Gutiérrez Aragón recupera aquí la elegante secuencia, aquel exquisito sentido de lo indirecto y de la gradualidad, aquel penetrante aunque casi imperceptible humor que logró dar a Maravillas, Demonios en el jardín y La mitad del cielo, películas complejas, incluso enrevesadas, pero que se ven con la facilidad que les dan los aires de obra maestra que llevan dentro, maestría a la que ahora se acerca de nuevo en Cosas que dejé en La Habana, donde hay gran cine, de ese que parece respirado y no obstante encubre una paciente elaboración y esa inimitable condición de iceberg que caracteriza a toda película solvente, que logra que la pantalla deje entrever que detrás de ella han quedado muchas más cosas a medio decir, susurradas o sugeridas, lo que llena a la película del vigor referencial que requiere la representación, a través de uno de sus rincones, de todo un mundo.

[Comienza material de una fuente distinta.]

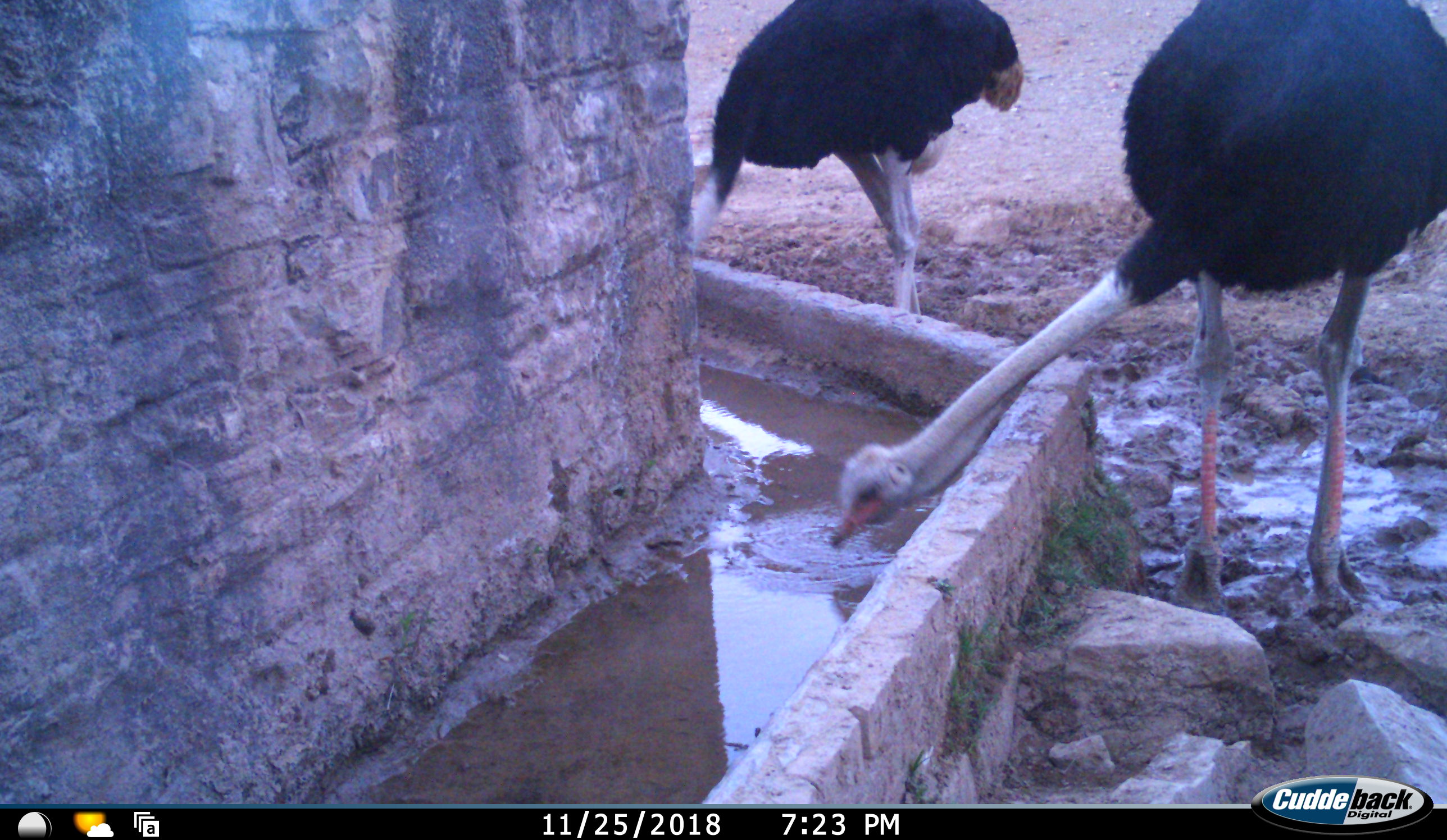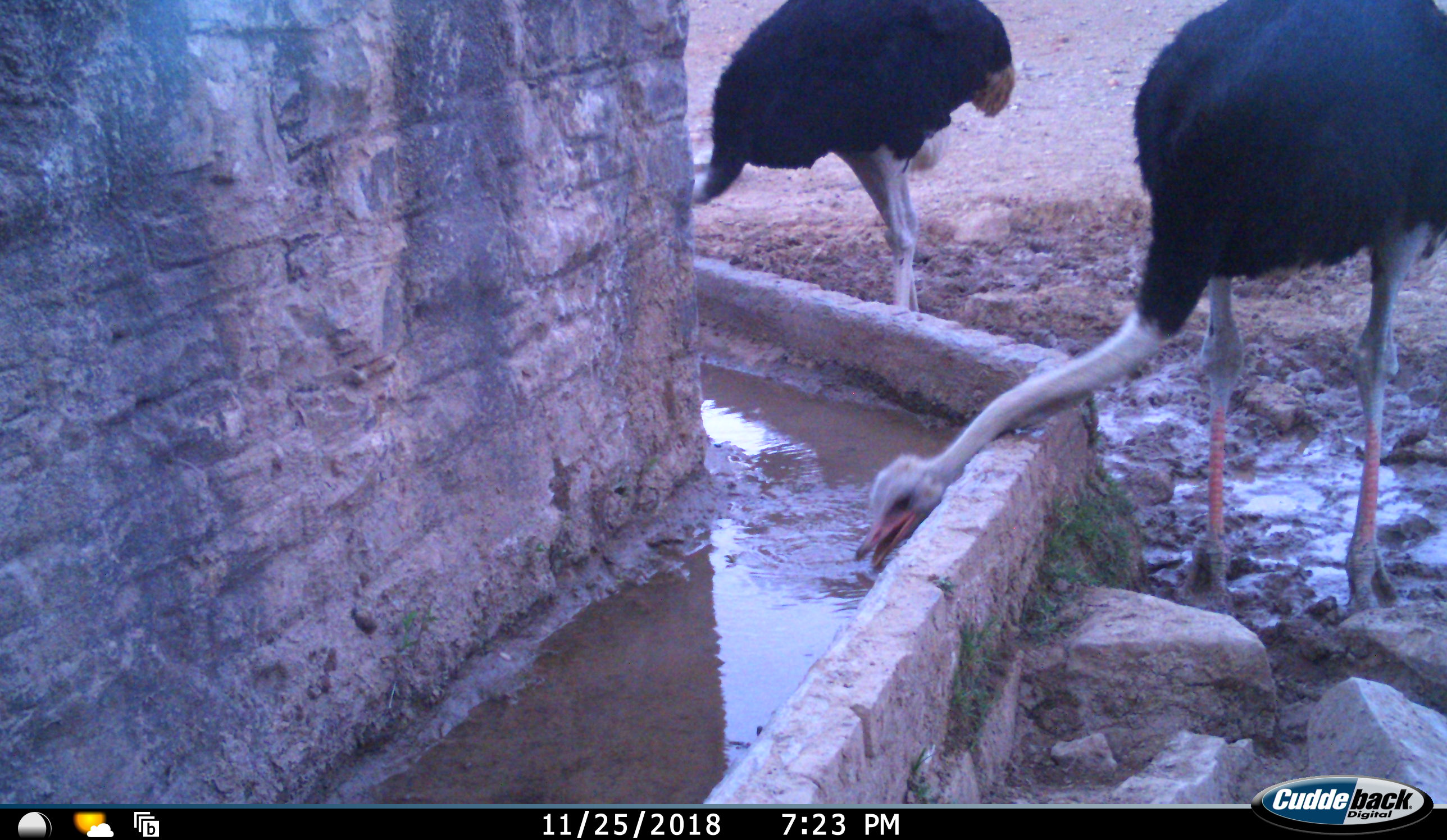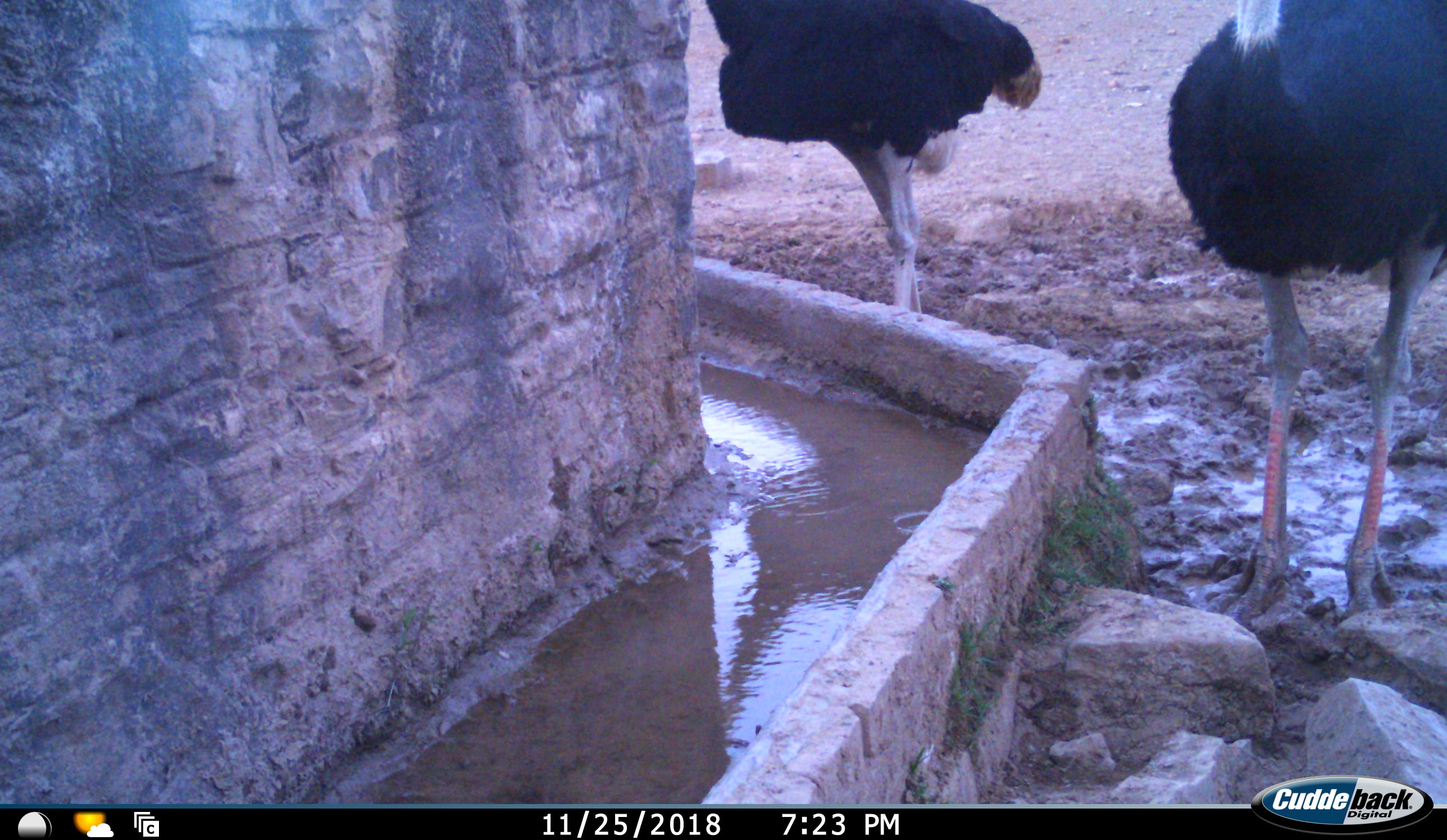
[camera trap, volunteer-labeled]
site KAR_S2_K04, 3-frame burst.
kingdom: Animalia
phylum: Chordata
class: Aves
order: Struthioniformes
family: Struthionidae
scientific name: Struthionidae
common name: ostrich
Ostrich (Struthionidae), count 2. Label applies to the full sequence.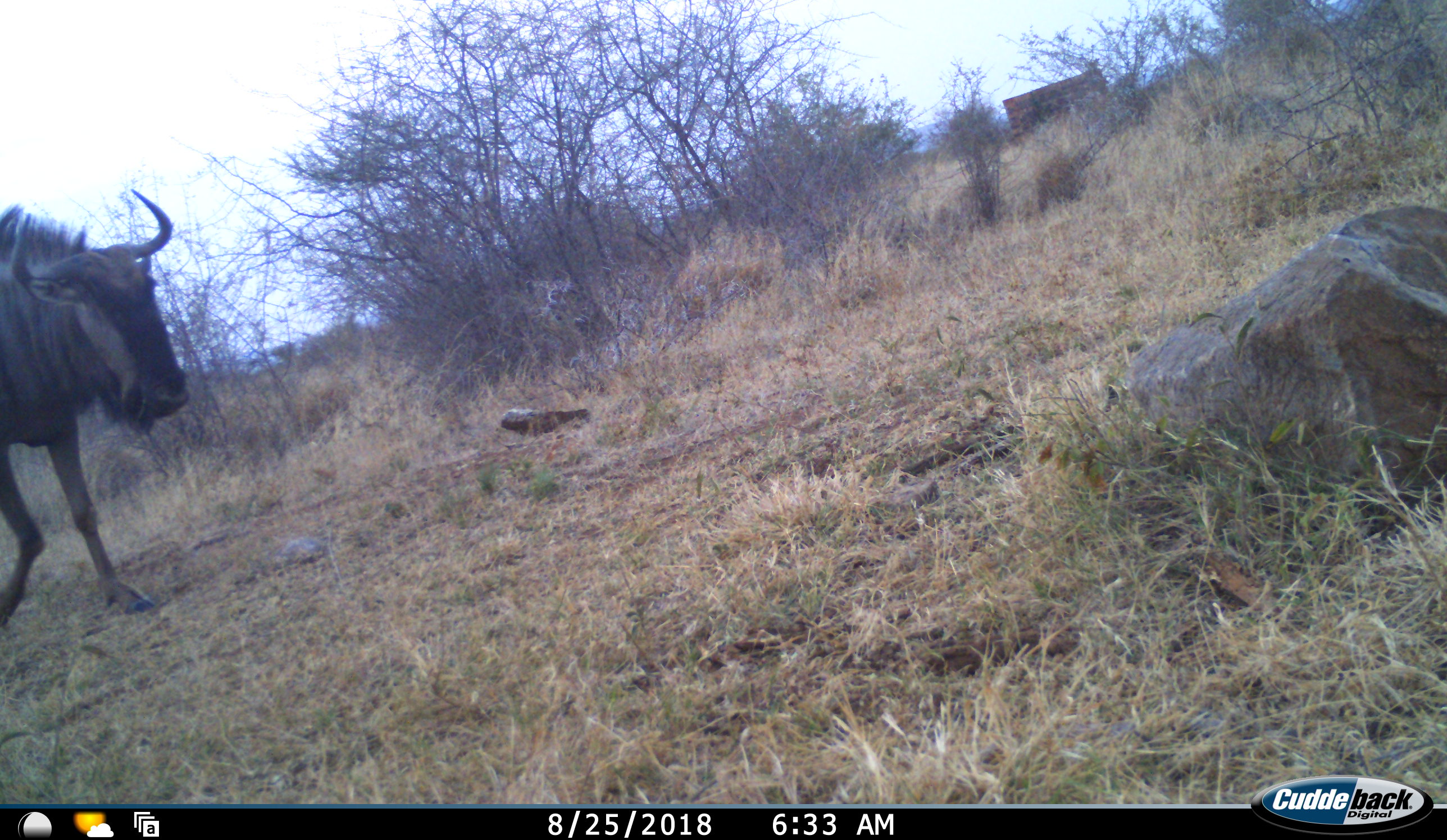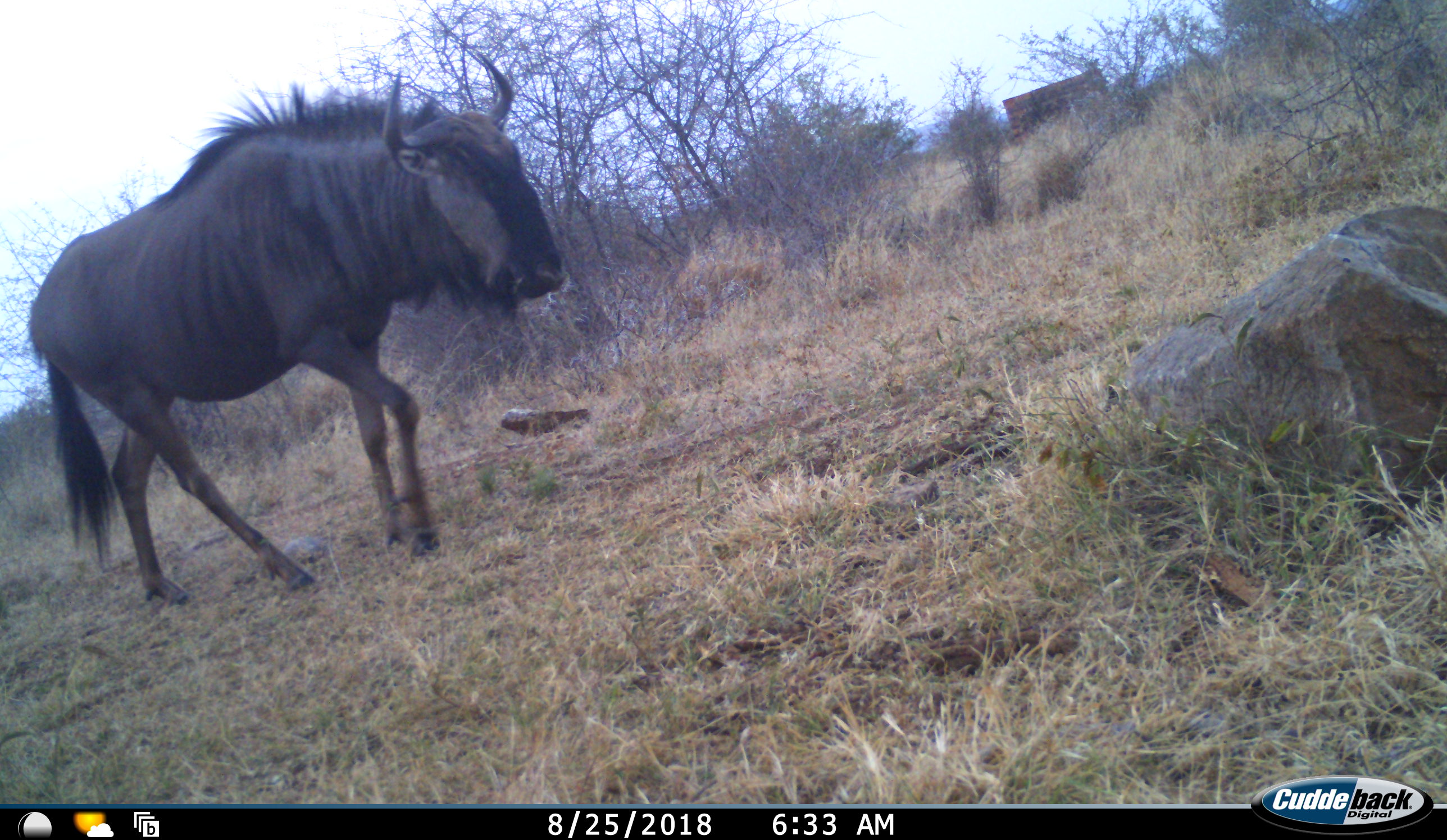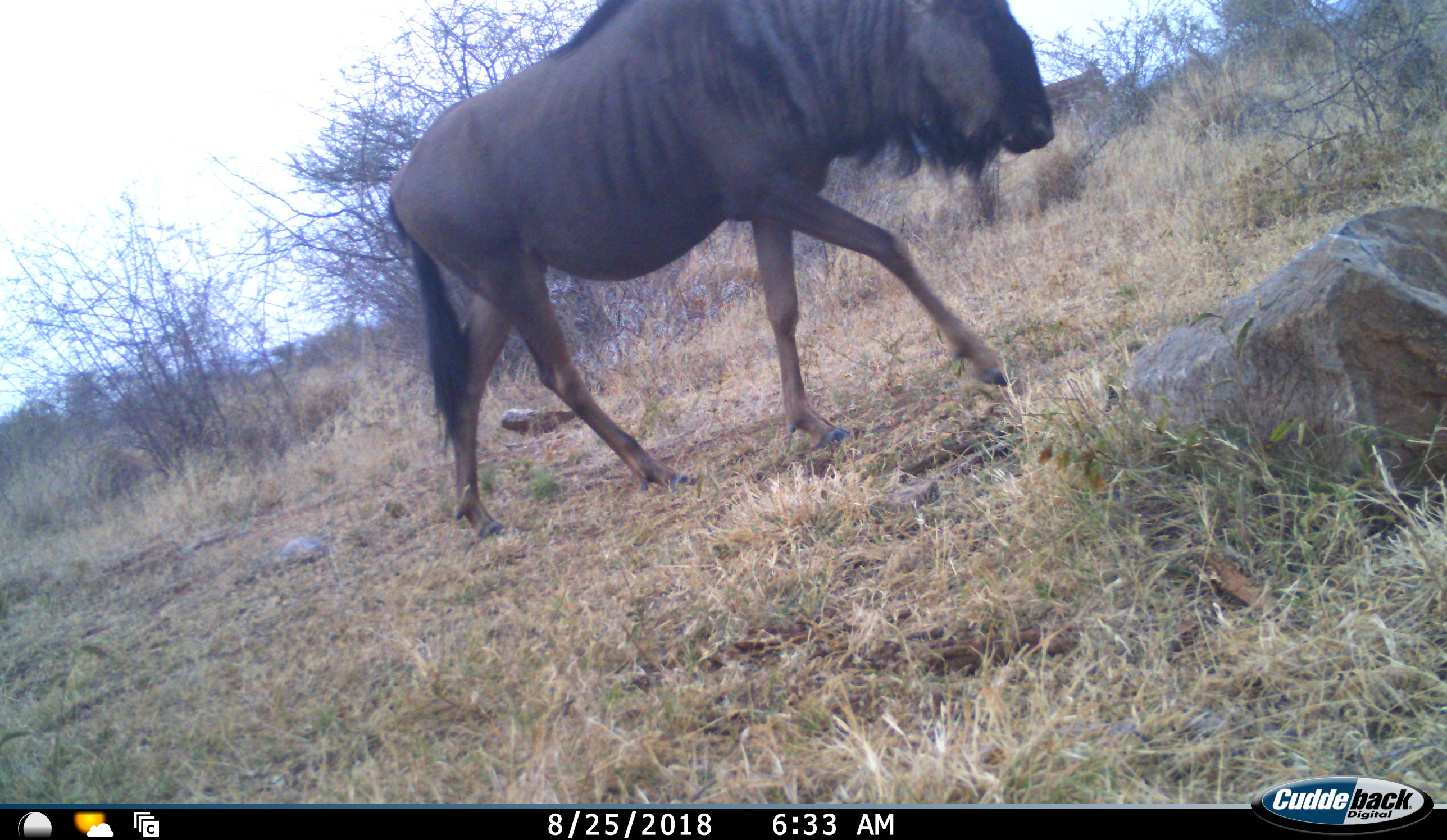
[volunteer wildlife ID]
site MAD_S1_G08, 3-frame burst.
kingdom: Animalia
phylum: Chordata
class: Mammalia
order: Artiodactyla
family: Bovidae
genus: Connochaetes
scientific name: Connochaetes taurinus taurinus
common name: blue wildebeest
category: wildebeestblue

Cine por lo dicho vivo y vivificador, pero no obstante cargado de gravedad, en el que director e intérpretes alcanzan giros de estilo tocados de gracia, como el habilísimo relevo en el protagonismo de las tres hermanas cubanas, Violeta Rodríguez, Isabel Santos y Broselianda Hernández que desemboca en tres antológicos retratos de mujeres, de las que son al mismo tiempo modelos y contratipos las que encaman con no menos talento Daisy Granados, Kiti Manver y Charo Soriano.

Las cuidadosas pinceladas femeninas se mueven en contrapunto no chirriante con algunos magníficos brochazos masculinos, entre los que saltan de la pantalla, por irresistibles, el muchacho homosexual madrileño, el candoroso mulato habanero y el golfo vividor que permite a Jorge Perugorría recuperar lo que, despues de trabajos a veces poco convincentes en Europa, fue en Fresa y chocolate. Y todo funciona, porque todo es verdad, en las imágenes -últimas que creó el gran Teo Escamilla- de este emocionante, por igual gracioso y doloroso, fresco de gente habanera que ha venido a sobrevivir en Madrid y se dejó la vida en La Habana.